Caros irmãos, celebrando o vigésimo quarto Domingo do Tempo Comum, temos a oportunidade de rezar com a confissão de fé de São Pedro de acordo com o evangelista São Marcos (cf. Mc 8,27-35). Neste texto, encontramos um esquema imprescindível de nossa cristã que pode (e deve) nos levar a um acurado exame de consciência. Sigamo-lo!

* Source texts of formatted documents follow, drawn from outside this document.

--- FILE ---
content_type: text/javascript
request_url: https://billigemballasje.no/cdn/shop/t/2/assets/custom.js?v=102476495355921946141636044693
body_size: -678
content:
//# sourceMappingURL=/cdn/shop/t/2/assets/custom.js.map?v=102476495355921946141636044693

Em primeiro lugar, é preciso reconhecer quem Jesus é de verdade. Não são suficientes respostas parciais; menos ainda bastariam equívocos ideologicamente guiados. É preciso acolhê-lo na fé da Igreja de dois mil anos, reconhecendo-o como o Messias, o Cristo, o icone da oraçãoFilho de Deus (cf. Mc 8,29). Contudo, apesar de ser Ele o Salvador esperado, a sua obra traz um quê inesperado: a libertação do mal e do pecado acontece pela Cruz (cf. Mc 8,31). Concretamente, isso significa que a ação de Deus não nos livra nesta vida da realidade do sofrimento, mas, ao invés, dá sentido e nos purifica de modo particular quando a dor passa pela nossa casa.

Em seguida, encontramos em S. Pedro, quando ele repreende Jesus (cf. Mc 8,32), o porta-voz do nosso fraco coração que não aceita este caminho. Parece impossível que essas realidades – a ação de Deus e o sofrimento – possam andar juntas. De fato, não é difícil identificar também nas nossas vidas, se formos sinceros, quantas vezes nós quisemos dizer a Deus como Ele deveria agir em nossas vidas. E, neste preciso momento, deixamos de ser seus discípulos para tentarmos ser nossos próprios senhores e até senhores de tudo.

Então, a resposta do Senhor ao discípulo, diante dos demais, reconduz à ordem os relacionamentos: “vai para trás de mim” (Mc 8,33). Não para longe, mas para traz, no sentido de que é o Senhor que vai à frente e indica o caminho enquanto o discípulo o segue pela cruz à Ressurreição. Para chegar à vida nova, que começa a se tornar operante na caridade fraterna (cf. Tg 2,14-18), é preciso, antes de mais nada, deixar que Jesus Cristo seja verdadeiramente nosso Senhor – e isso é urgente.

Que Maria Santíssima, nos ensine a sermos verdadeiros discípulos, que escutam, acolhem e obedecem a Palavra do Senhor.